I didn't include the entire conversation, but the AI was convinced (not saying it's true) that the money is going to be made in the business to business arena. That they will sell the transcribing and other redundant things to them. It will be in all of the low risk areas.

That might be what they're telling the people who are asking, but I bet they're selling it as for all areas, and to get your data this way and sell it to other companies. There's money to be had. Is it enough? Probably not. It will definitely screw us over in the meantime.

Dotcom burst 2.0 already under way.

[–] schipelblorp@sh.itjust.works 1 points 3 hours ago (1 children)

I guess I don't understand why we are talking about a chat with an LLM. What value does it have?

I think we'll be lucky if it's dotcom 2.0. I think it's going to be more 1929 Re-imagined.

[–] pelespirit@sh.itjust.works 1 points 2 hours ago

I guess I don’t understand why we are talking about a chat with an LLM. What value does it have?

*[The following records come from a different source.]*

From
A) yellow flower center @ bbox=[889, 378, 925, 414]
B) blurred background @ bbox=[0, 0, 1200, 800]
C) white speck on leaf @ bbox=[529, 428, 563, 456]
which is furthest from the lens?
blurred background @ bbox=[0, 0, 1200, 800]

Because I thought it had some great ideas to put some guardrails up after trump leaves office. We should be working towards these things in the meantime as well. The sources the llm attached had court cases that are currently working towards these things. It conglomerated all of the AI resistance.

I know AI can be shit, but it seemed to verify its sources and was spot on in this one. I was just asking how much it cost google to run AI and then we went down this thread. I find it interesting, but feel free to downvote if you don't.